Overall, this was a BIG job and took quite a while to complete. It can be done by Joe Blow, if you're fairly handy.
My second Class B was purchased in 1995 for just under $20K. I could NOT have purchased an empty van and hardware for that cost. The company I bought it from got the vans at fleet prices. It was a nice setup. I added a few extra things (inverter, second battery, cabinet lighting, etc.).
Now I'd be looking at a Sprinter. Looks like a much better chassis to start with. Most conversion places want an arm and a leg for conversions. I got mine from Art Grindle in Orlando FL before they went out of business.
Merritt Island, FL
2007 Rockwood TT 2502
2010 Ford F-150 FX4 -w- Max Tow Package
Yamaha EF2400iS http://www.2manytoyz.com/
Sorry, I'm having trouble picturing having difficulty 'getting all the options' you want in one package in a B... even your tier 2 requirements are exceeded by most B's with shower and toilet facilities.
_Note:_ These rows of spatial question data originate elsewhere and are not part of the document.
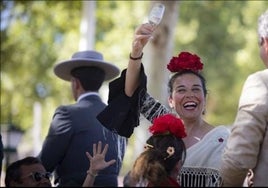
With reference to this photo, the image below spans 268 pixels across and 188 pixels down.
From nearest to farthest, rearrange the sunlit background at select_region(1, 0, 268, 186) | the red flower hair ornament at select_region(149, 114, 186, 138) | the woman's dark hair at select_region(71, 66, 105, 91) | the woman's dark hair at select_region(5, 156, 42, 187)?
the red flower hair ornament at select_region(149, 114, 186, 138)
the woman's dark hair at select_region(5, 156, 42, 187)
the woman's dark hair at select_region(71, 66, 105, 91)
the sunlit background at select_region(1, 0, 268, 186)

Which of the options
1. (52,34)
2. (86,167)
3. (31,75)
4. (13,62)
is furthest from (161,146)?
(31,75)

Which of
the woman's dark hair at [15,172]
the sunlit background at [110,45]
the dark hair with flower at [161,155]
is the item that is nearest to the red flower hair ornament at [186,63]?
the dark hair with flower at [161,155]

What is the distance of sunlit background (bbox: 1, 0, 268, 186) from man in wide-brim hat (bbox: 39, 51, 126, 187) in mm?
3230

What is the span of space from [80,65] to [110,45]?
13.7m

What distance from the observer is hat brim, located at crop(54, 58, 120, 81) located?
18.5 feet

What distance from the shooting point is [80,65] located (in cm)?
570

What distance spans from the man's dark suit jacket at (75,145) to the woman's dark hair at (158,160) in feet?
4.06

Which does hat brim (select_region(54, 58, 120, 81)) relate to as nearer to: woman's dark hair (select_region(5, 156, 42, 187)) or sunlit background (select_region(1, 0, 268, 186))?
woman's dark hair (select_region(5, 156, 42, 187))

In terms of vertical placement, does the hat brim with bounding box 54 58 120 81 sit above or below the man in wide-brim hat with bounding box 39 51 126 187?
above

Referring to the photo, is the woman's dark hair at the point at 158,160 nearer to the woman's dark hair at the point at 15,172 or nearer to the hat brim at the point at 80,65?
the woman's dark hair at the point at 15,172

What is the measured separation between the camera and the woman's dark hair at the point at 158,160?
10.7ft

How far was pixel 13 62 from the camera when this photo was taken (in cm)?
1548

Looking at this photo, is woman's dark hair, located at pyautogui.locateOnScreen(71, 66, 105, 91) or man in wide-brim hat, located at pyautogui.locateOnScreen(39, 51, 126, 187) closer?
man in wide-brim hat, located at pyautogui.locateOnScreen(39, 51, 126, 187)

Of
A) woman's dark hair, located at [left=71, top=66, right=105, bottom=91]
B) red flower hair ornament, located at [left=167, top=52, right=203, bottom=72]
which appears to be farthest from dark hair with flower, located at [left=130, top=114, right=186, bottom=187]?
woman's dark hair, located at [left=71, top=66, right=105, bottom=91]
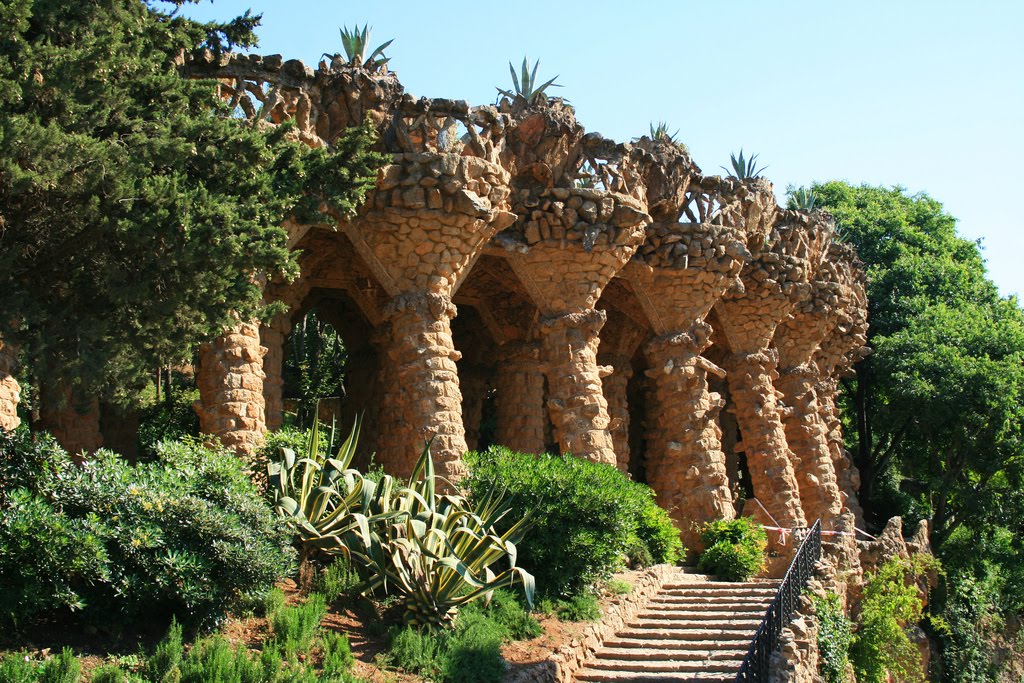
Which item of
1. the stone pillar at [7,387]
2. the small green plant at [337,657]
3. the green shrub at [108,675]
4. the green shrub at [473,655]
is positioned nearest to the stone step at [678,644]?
the green shrub at [473,655]

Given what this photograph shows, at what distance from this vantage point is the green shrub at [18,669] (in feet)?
23.1

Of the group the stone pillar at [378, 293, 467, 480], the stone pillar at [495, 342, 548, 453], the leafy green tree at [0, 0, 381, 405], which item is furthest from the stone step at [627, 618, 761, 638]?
the stone pillar at [495, 342, 548, 453]

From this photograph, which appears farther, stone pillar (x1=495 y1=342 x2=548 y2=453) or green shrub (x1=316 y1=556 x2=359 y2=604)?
stone pillar (x1=495 y1=342 x2=548 y2=453)

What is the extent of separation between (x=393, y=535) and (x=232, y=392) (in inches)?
119

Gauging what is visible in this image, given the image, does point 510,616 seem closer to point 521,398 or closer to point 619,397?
point 521,398

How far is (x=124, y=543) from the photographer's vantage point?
8.02 meters

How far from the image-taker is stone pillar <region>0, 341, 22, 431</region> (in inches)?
378

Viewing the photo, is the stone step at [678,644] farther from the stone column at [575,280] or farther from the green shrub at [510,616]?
the stone column at [575,280]

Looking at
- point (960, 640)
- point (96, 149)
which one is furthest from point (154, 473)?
point (960, 640)

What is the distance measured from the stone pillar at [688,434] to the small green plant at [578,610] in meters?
5.89

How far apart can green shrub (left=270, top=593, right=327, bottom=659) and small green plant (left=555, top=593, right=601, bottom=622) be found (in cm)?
310

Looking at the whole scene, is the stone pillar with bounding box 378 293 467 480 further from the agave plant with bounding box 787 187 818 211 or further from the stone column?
the agave plant with bounding box 787 187 818 211

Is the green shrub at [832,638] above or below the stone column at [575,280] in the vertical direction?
below

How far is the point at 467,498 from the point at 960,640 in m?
13.0
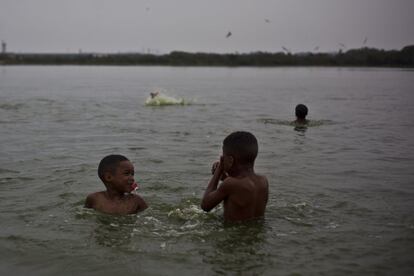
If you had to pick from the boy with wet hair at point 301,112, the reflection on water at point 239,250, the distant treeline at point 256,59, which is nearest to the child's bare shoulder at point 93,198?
the reflection on water at point 239,250

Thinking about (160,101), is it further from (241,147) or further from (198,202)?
(241,147)

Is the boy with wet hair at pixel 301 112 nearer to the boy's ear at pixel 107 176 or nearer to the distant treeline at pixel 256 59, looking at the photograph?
the boy's ear at pixel 107 176

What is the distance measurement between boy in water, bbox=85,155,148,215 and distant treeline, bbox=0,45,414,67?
74.0 m

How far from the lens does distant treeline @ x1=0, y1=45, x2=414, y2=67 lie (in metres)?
80.8

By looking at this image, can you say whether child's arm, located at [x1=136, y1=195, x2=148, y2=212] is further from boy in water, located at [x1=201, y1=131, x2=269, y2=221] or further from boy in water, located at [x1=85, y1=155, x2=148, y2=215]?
boy in water, located at [x1=201, y1=131, x2=269, y2=221]

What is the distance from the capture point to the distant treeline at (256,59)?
80812 millimetres

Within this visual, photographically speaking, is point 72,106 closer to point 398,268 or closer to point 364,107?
point 364,107

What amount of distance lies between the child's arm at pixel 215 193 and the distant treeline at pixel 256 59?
7418cm

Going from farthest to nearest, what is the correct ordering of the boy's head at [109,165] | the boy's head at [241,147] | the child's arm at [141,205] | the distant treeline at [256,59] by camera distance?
the distant treeline at [256,59] < the child's arm at [141,205] < the boy's head at [109,165] < the boy's head at [241,147]

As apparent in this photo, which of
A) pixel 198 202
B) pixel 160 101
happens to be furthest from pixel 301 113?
pixel 160 101

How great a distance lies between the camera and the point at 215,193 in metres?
6.06

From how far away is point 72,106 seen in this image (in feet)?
71.3

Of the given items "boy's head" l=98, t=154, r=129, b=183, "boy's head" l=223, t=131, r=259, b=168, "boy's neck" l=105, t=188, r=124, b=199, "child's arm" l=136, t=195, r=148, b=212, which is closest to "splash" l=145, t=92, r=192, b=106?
"child's arm" l=136, t=195, r=148, b=212

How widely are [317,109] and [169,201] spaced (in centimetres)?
1549
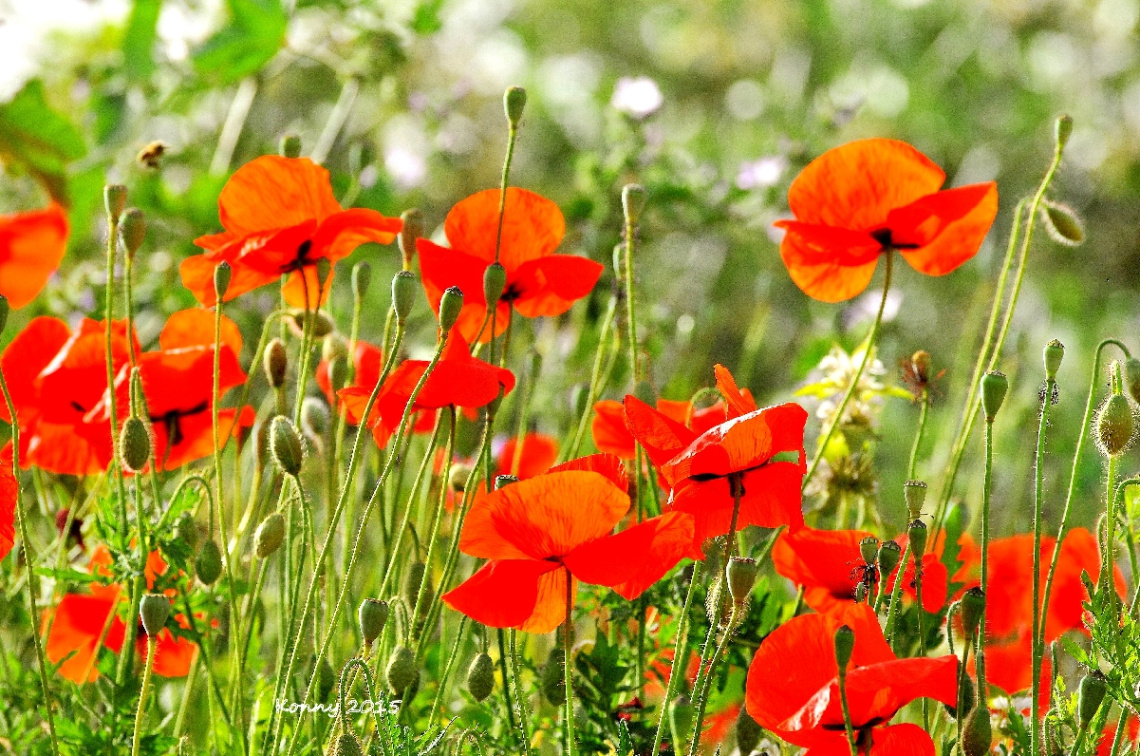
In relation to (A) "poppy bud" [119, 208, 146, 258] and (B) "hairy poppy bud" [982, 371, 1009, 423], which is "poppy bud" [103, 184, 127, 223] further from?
(B) "hairy poppy bud" [982, 371, 1009, 423]

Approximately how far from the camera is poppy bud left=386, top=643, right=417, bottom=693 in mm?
→ 771

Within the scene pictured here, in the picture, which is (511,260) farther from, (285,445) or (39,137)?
(39,137)

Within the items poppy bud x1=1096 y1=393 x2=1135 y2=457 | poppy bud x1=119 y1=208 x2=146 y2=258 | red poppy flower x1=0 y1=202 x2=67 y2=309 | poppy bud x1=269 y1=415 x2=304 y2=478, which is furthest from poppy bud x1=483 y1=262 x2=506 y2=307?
red poppy flower x1=0 y1=202 x2=67 y2=309

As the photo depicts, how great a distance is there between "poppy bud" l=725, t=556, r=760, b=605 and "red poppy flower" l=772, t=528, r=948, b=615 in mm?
164

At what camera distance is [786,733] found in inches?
27.0

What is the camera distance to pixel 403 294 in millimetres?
809

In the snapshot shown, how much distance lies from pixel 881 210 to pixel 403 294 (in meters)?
0.36

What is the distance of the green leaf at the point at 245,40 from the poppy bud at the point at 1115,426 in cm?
146

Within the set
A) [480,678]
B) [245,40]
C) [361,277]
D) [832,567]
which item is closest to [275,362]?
[361,277]

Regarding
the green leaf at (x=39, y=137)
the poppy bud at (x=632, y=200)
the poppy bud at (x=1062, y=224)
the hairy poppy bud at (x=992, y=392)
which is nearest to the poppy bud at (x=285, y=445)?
the poppy bud at (x=632, y=200)

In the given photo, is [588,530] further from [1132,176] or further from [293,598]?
[1132,176]

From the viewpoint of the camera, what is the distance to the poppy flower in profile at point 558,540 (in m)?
0.74

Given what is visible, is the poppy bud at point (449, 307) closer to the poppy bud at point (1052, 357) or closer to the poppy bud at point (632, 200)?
the poppy bud at point (632, 200)

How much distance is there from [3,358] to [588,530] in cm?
64
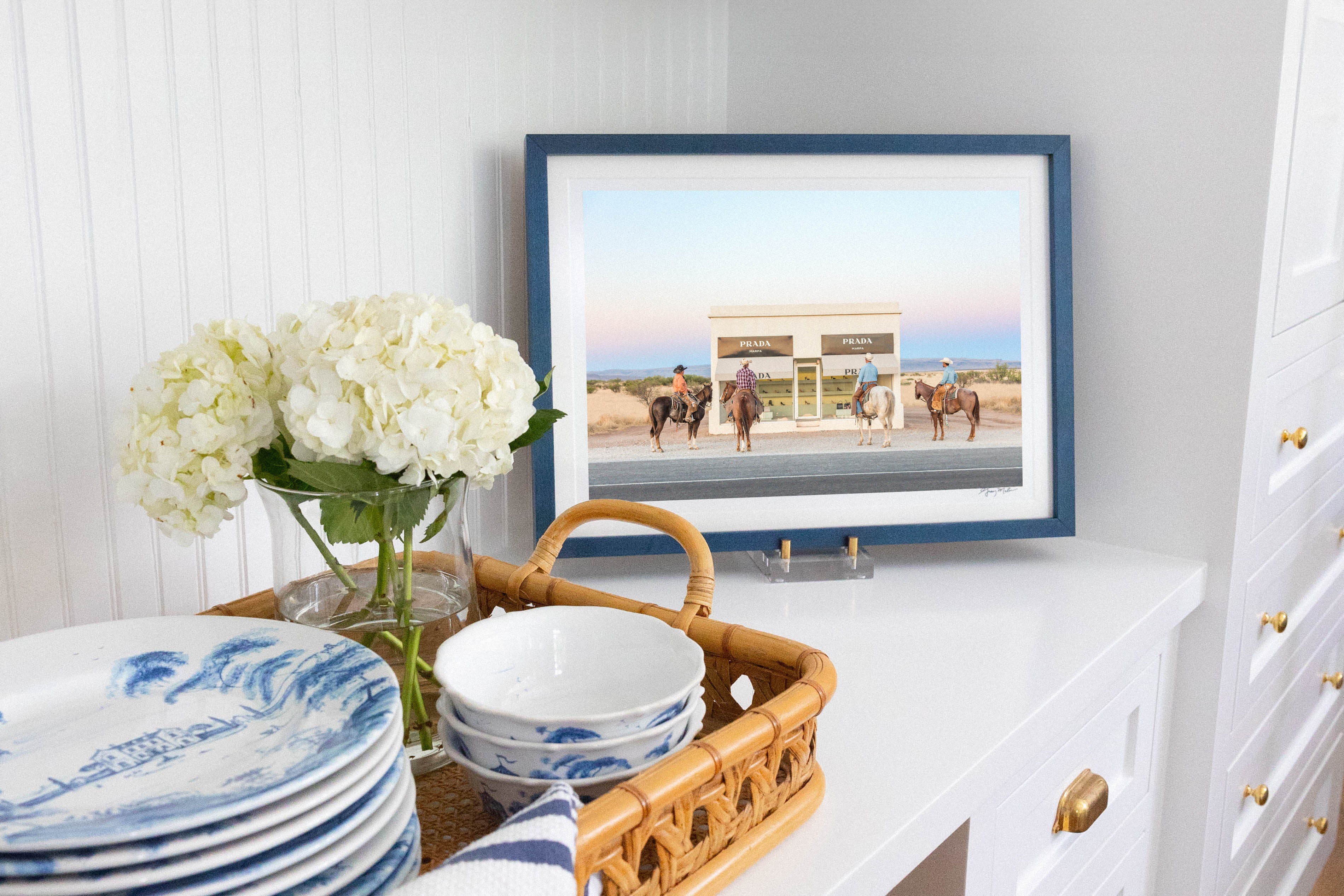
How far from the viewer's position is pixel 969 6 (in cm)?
121

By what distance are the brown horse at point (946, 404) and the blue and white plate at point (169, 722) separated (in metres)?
0.73

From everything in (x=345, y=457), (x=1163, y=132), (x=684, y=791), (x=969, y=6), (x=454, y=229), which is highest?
(x=969, y=6)

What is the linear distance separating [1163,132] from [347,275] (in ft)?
2.78

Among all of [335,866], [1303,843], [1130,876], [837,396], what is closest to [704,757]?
[335,866]

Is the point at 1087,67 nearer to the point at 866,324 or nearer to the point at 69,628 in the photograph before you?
the point at 866,324

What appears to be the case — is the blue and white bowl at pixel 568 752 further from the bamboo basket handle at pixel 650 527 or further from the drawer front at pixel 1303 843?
the drawer front at pixel 1303 843

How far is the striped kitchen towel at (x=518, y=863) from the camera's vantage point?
415mm

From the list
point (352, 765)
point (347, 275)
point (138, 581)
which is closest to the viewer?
point (352, 765)

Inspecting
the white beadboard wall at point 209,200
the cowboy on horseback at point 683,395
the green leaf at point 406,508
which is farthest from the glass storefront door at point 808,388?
the green leaf at point 406,508

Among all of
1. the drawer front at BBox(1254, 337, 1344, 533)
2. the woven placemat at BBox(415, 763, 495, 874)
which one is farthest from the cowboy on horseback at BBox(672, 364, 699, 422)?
the drawer front at BBox(1254, 337, 1344, 533)

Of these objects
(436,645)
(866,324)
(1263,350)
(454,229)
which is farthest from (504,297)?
(1263,350)

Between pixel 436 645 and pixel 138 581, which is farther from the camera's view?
pixel 138 581

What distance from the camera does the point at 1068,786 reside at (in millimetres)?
911

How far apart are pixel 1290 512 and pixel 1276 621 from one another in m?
0.13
Are you maybe looking at 'cruising van'-type conversions rather than camping vans?
As far as cost, it really depends on what you can DIY and how good a scrounger you are. A full-featured B (Roadtrek, Pleasureway, etc) will certainly cost more than a similar-year cruising van, but may be nearly as cheap & more satisfactory in the long run than having a shop do a series of upgrades to turn a cruiser into a semi-camper. This is especially true if you have to hire everything done, and pay their full mark-up on appliances and hardware.
Jim, "Madness takes its toll. Please have correct change."
'06 Tiger CX 'C Minus' on a Silverado 2500HD 4x4, 8.1 & Allison (aka 'Loafer's Glory') www.tigervehicles.com
I did a converstion to a Dodge Van. Bought the van for $2,500. It had an electric bed that slep 2. Took out the other seating. Added an inverter, batteries and charger. Built a custom cabinet and added a microwave and 12 volt refrigerator. I put in an outside shower with a home made heat exchanger to the engine. All that added about another $800. Made sure I bought appliances, like toaster, coffee maker, hair dryer and etc. that was under 1,000 watts so the inverter would work. I used it for two years and was very happy with it and it didn't drain my wallet. Traded up to a class A. I guess if you can do the work and don't go crazy with your options list you could make it worth while. The things I didn't like about it was no standup room, no storage, no generator, no toilet, pretty much all the things you get in a class A.